A boat floats on the foreground river, two figures sitting within at leisure. Just above, to the left, a servant carrying a load of books enters a gate through the fence that encloses the retreat. A scholar with staff ascends the path leading to a two-story villa above. On the first floor a table supports books, an incense burner, and a vase with chrysanthemums, while from a viewing room on the second floor two scholars stand and survey the quiet scene before them, perhaps in anticipation of the arrival of their friend. Beyond a mist-filled valley a massive mountain peak rises to the top of the picture, its serried ranks extending to the far distance.
Although Xie Zhongyan is not recorded in standard biographical sources, the style of his painting suggests a dating to 1684, during the early years of the Qing dynasty. The only other painting known by Xie is a portrait of the merchant Wei Zhiyan, also dated to 1684. The inscription on that painting gives Chuanzhou as his place of birth, and Xie, like Wei, may have been involved with the overseas trade going through the Japanese port of Nagasaki.
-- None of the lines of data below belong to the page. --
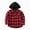 L101-Red, variant on CAUYDY Toddler Boys Hooded Flannel Shirt Jacket, Kids Buffalo Plaid Button Down Shacket for School Holiday Fall Clothes(L101-Blue,6-12 M)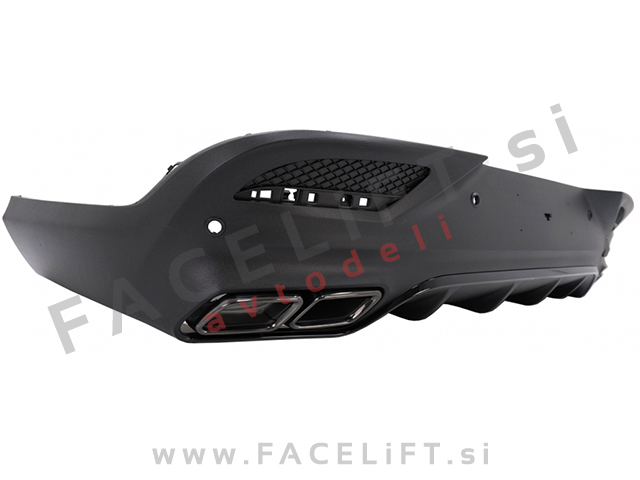 Mercedes GLE Coupe C292 AMG Line 15-19 difuzor z nastavki za izpuh Night Package GLE63 izgled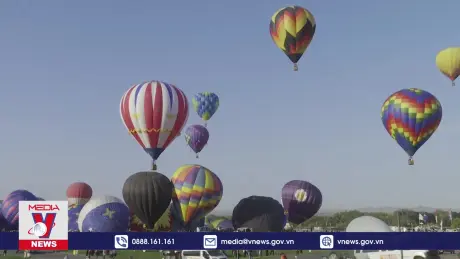 Sắc màu lễ hội khinh khí cầu Albuquerque
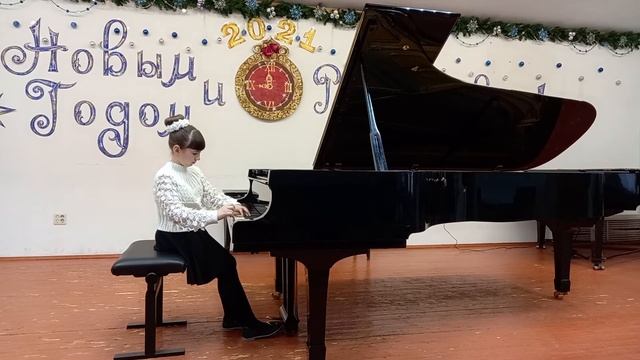 Рябоконь Дарья 10 лет У Гиллок Настроение лунного света Д Шостакович Вальс цветов из оперетты Москв смотреть онлайн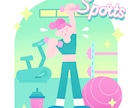 商用可◎ポップで目を惹くカラフルなイラスト描きます 書籍の挿絵やWEB、グッズなど幅広い媒体に対応します！ イメージ7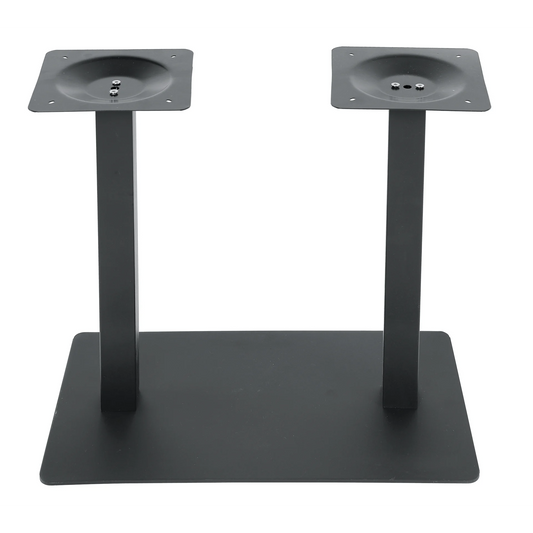 Base Rectangulaire Classique - Noir
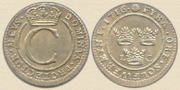 4 öre 1716. Silver.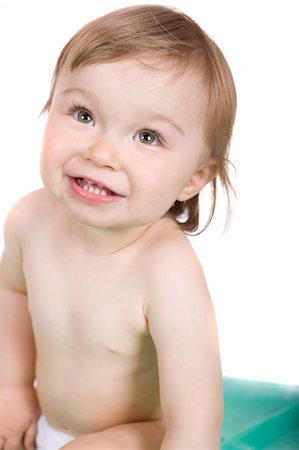 simsearch:400-04825533,k - sweet and happy baby girl. over white background Stock Photo - Budget Royalty-Free & Subscription, Code: 400-04092349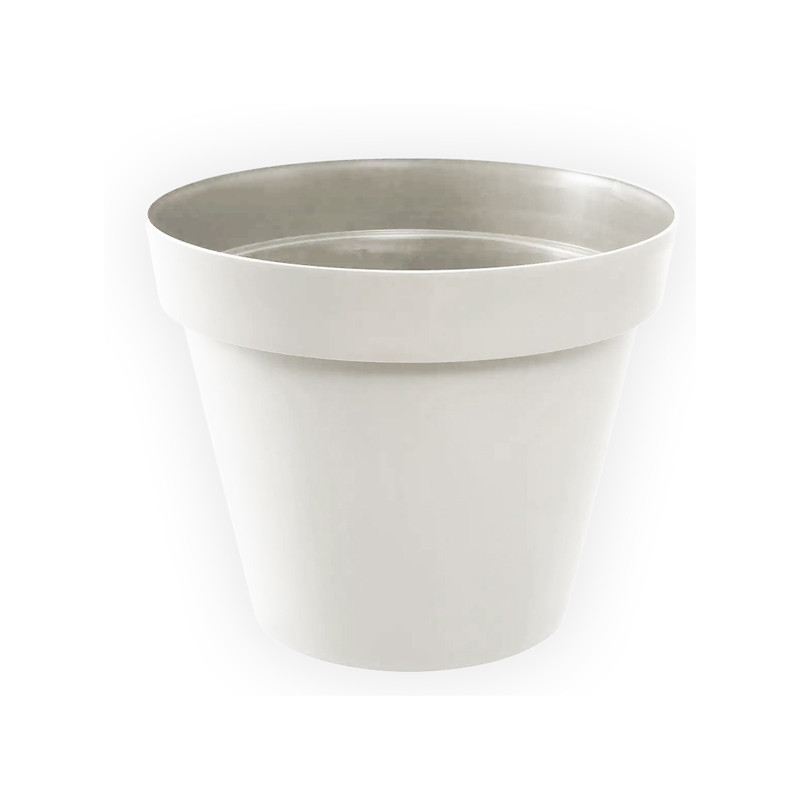 Toscane maceta redonda - 13x11.6cm - 1.1L - Blanco - EDA plástico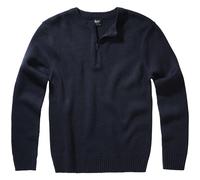 Brandit Armee Pullover Troyer Swiss Army Mens Jumper Knitwear Sweater Navy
The foundation for the style of the present painting was laid by Dong Yuan and Juran during the 10th century, continued during the Yuan dynasty by Wu Zhen, and came to one kind of conclusion in the paintings of early-Ming dynasty painter Shen Zhou. The style incorporates texture strokes within the rock and mountain forms, and features systems of dottings for tree foliage and grasses. The blunt strokes are at times calligraphic in nature while still functioning successfully to describe three-dimensional forms. Xie Zhongyan can thus be thought of as a professional artist who had mastered the most important lineage of literati art, one able to execute that style at the highest level of technical competency.